The Guardian in a leader: "One of the final arbiters of press regulation in this country is likely to be a former military intelligence officer who once successfully sued a British media organisation for reporting that he was part of an SAS operation training allies of the dictator Pol Pot in Cambodia. The libel trial was halted after the then defence secretary granted authority for gagging orders – public interest immunity certificates – preventing evidence about the security services from being disclosed to the court. Too far fetched, even in the feverish world of post-Leveson wranglings? Alas not. Under any proposal for a press royal charter, the ultimate fate of media regulation would be the subject of private conversations between the head of the privy council (Nick Clegg) and the aforesaid individual –  Sir Christopher Geidt, private secretary to the Queen (and, inevitably, himself a member of the privy council)."
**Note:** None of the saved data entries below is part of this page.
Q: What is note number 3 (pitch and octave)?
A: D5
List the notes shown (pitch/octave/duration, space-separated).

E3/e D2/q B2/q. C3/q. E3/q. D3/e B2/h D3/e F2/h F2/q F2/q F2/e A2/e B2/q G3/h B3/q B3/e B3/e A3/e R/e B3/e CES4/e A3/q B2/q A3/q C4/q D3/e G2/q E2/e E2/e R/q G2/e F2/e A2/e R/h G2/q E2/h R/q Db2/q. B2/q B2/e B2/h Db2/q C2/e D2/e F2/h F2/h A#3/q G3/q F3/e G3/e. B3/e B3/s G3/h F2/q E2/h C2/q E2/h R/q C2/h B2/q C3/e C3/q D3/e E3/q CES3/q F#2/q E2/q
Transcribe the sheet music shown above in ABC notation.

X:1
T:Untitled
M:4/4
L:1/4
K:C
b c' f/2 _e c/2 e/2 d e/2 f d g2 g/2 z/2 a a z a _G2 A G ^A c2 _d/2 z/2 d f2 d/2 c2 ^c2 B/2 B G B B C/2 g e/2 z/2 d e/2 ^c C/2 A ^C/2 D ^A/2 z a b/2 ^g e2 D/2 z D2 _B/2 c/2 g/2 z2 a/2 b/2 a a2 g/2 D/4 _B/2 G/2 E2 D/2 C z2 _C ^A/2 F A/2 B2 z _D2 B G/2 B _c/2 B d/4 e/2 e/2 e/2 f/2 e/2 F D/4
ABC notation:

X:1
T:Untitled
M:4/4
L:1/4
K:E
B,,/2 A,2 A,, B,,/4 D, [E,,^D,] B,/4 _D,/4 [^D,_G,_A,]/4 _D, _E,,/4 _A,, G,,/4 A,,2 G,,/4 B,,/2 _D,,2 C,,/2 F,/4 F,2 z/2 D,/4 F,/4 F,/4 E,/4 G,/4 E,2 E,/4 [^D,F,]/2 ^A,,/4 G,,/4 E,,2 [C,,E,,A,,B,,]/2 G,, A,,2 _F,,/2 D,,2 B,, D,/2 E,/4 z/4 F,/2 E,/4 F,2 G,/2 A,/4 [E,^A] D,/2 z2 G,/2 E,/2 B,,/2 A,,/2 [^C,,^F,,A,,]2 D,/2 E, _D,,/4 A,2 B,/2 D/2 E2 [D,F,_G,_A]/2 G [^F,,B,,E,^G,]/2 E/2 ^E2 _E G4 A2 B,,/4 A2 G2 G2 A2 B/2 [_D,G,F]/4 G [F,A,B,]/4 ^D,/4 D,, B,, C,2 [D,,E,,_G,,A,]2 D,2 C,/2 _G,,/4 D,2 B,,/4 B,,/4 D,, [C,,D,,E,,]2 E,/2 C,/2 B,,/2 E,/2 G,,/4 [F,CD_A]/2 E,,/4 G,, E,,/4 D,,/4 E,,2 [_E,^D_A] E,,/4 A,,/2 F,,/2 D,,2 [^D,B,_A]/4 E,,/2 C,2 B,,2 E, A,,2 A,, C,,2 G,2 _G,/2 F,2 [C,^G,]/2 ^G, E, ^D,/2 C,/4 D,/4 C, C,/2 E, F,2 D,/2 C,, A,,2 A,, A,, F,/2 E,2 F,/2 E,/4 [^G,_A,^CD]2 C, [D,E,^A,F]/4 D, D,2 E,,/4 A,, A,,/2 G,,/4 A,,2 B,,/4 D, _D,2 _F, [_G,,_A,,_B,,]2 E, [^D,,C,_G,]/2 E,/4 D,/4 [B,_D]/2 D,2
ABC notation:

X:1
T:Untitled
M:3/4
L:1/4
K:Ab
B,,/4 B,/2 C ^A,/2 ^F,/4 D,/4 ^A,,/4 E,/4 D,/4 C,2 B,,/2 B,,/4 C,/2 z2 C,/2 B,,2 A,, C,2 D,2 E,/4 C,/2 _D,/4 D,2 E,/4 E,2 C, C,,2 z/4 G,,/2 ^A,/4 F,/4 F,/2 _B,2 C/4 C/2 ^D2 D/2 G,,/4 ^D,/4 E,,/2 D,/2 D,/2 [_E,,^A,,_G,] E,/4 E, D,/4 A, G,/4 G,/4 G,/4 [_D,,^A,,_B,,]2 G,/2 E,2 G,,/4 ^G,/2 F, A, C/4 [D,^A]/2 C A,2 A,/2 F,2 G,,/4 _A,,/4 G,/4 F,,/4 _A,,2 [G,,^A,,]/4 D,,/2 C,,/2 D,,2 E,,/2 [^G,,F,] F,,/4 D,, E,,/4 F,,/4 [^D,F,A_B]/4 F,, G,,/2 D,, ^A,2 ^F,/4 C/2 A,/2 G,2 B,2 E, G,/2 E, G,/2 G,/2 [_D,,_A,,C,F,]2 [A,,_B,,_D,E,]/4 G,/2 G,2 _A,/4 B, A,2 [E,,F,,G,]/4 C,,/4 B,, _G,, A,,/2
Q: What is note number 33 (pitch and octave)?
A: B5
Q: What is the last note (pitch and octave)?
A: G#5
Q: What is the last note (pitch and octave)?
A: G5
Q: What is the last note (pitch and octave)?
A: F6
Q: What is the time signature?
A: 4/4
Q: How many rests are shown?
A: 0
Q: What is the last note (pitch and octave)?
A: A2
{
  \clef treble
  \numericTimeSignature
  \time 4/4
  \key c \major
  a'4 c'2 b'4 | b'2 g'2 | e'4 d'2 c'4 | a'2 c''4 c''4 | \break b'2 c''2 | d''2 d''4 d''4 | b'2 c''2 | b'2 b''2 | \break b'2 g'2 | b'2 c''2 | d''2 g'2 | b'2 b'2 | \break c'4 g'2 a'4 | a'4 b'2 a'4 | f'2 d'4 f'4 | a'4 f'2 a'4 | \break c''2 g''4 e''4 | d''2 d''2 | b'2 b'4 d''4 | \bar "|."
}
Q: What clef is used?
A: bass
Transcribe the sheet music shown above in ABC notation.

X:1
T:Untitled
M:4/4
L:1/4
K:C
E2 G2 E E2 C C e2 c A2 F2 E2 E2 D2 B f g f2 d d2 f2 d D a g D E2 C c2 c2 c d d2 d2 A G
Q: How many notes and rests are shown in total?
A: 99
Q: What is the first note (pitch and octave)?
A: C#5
Shami Chakrabarti, the director of Liberty, quoted in the Daily Mail: "Police briefing against arrested individuals to pressure or punish is clearly abusive but it’s equally chilling for officers to refuse to confirm names of those detained or charged." 

Sun Royal editor Duncan Larcombe in a statement after being charged with bribery offences: "I hope to demonstrate that I am a responsible journalist who reported in the public interest.  As a royal reporter I worked harder than any other at the Palace putting in place and ensuring the application of a series of criteria that had to be satisfied before a story would appear in my paper. For the past year I have had to remain silent but my aim now is to fight these allegations with every breath in my body in the hope that justice and common sense will prevail."

Grey Cardigan on TheSpinAlley: "I had expected great things of the re-designed websites of Local World’s regional newspapers. Surely a company so wedded to digital expansion would produce something useful and accessible, sexy and sophisticated. So I was more than a little disappointed when I clicked on one of the re-launched sites to find something that looked like it had been put together by a 14-year-old kid in his bedroom… in 1996. Huge tabloid fonts smashing you in the face, negligible help with navigation, poor or non-existent labelling – they’re a real mess and about as sexy as an unflushed toilet." 

Melanie Phillips in the Daily Mail on her days as a Guardian journalist: "Increasingly, I saw how journalists on highbrow papers write primarily for other journalists or to impress politicians or other members of the great and the good. They don’t actually like ordinary people — especially the lower middle class, the strivers who believed in self-discipline and personal responsibility.  They dismiss them as narrow-minded, parochial and prejudiced (unlike themselves, of course)."

Michael Wolff on USA Today: "Murdoch survives. And his fortune has only increased. But the legacy he has most wanted, a permanent patrimony for his papers, and the conveyance of his company from his leadership to his children's, is still a struggle that, at 82, he will not win."

Julie Burchill on her husband Daniel Raven in the Sunday Times Magazine [£]: "Dan is the only person who’s more obsessed with punctuation than I am. It’s the secret of a good marriage, sex and punctuation.”